Paredes was born the daughter of a janitor in impoverished post-war Spain in the working-class Plaza de Santa Ana in central Madrid. She appeared briefly in a masterpiece by Fernando Fernán Gómez, El Mundo Sigue (1965), but really made a name for herself in classic plays such as Chekhov, Dostoyevsky and Ibsen, which were televised by public broadcaster RTVE.

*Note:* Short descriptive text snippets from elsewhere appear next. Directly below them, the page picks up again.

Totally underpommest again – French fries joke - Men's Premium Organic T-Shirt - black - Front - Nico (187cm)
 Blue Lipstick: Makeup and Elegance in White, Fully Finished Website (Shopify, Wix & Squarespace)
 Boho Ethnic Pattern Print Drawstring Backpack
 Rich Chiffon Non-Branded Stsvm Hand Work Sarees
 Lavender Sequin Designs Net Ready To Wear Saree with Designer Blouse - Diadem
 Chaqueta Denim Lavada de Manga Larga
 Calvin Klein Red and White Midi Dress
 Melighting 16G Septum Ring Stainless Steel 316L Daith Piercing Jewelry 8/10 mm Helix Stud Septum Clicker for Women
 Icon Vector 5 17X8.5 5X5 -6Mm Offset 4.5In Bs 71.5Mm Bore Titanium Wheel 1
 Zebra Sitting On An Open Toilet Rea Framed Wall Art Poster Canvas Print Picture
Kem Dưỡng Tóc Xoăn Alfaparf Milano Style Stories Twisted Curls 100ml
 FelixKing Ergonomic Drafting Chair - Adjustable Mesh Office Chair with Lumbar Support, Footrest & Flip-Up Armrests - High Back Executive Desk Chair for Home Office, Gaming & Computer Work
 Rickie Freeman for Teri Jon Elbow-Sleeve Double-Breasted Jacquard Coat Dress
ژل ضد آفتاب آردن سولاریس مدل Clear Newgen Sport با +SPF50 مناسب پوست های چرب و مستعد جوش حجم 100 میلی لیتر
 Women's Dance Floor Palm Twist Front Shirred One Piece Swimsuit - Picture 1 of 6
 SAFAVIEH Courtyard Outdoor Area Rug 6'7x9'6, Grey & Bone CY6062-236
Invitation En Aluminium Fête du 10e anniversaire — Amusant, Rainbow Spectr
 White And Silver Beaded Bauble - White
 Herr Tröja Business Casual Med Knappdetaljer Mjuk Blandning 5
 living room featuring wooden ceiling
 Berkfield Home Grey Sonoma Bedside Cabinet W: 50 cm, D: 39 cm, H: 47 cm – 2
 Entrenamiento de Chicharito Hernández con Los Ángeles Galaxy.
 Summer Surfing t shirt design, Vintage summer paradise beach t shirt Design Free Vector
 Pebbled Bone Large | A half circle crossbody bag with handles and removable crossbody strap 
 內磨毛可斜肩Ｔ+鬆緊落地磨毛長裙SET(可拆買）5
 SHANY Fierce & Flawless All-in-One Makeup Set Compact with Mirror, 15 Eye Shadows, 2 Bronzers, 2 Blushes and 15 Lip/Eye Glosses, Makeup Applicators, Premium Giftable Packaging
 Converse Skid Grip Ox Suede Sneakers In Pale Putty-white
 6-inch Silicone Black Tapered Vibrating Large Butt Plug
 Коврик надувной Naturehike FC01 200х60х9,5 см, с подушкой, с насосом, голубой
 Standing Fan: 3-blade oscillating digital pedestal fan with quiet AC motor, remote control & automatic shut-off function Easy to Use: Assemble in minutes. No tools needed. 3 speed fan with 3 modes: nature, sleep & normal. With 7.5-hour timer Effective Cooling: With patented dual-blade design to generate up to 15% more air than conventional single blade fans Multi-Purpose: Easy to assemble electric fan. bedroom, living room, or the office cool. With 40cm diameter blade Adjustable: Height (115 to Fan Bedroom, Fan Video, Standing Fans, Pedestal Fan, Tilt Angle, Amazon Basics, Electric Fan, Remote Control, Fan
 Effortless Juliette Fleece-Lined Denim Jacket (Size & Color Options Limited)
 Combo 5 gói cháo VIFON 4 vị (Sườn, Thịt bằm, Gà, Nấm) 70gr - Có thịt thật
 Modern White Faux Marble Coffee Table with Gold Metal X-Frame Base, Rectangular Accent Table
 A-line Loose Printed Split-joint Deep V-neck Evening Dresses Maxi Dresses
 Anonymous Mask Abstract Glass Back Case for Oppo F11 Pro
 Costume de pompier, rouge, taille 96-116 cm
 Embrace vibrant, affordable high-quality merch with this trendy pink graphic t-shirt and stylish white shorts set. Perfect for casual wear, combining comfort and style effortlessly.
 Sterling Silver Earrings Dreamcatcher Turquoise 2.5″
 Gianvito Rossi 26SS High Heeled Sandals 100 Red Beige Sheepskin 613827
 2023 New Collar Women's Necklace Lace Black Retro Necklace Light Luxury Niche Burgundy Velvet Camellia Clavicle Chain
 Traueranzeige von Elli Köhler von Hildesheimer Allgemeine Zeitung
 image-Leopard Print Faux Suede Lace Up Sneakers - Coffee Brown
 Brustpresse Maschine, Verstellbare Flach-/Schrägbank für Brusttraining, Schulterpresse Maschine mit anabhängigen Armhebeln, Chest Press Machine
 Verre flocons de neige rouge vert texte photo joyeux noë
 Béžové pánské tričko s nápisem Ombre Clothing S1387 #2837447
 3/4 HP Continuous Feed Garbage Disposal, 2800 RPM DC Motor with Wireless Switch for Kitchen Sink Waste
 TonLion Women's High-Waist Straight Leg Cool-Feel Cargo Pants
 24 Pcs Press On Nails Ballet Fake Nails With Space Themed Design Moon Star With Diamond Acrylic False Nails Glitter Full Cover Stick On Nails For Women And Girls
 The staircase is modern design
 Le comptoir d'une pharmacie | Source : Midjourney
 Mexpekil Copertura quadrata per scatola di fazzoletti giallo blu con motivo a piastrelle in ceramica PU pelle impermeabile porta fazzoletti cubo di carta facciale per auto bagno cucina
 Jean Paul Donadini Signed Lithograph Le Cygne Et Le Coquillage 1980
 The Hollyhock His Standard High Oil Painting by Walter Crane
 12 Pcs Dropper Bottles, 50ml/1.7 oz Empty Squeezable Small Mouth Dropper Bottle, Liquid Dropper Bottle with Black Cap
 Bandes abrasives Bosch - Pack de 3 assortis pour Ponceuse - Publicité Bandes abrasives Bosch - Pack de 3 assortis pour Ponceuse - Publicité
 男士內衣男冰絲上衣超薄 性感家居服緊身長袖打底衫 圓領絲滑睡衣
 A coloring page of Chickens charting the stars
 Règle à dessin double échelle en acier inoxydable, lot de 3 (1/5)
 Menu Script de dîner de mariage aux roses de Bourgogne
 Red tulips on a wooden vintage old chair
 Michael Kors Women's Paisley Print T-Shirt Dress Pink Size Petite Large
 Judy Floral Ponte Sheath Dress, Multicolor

She then starred with Spain’s classic modern directors, beginning with Fernando Trueba in his 1980 debut Opera Prima, in a role that gave her the impression of a grand dame and demonstrated her sense of humor. Leading roles later followed, especially in Agustí Villaronga’s “In a Glass Cage” (1986), but also in “Deep Crimson” (1996) and “No One Writes to the Colonel” (1999) by the Mexican Arturo Ripstein and in Guillermo del Toros “The Devil’s Backbone” (2001).

Despite her glamorous charisma, she never forgot her own origins. She was elected president of the Spanish Academy of Motion Picture Arts and Sciences and took to the stage at the 2003 Goya Awards to support the protests of several winners for supporting the invasion of Iraq by the right-wing government of José María Aznar.

Paredes is survived by her partner of decades Chema Prado, a former director of Filmoteca Española, and her daughter María Isasi.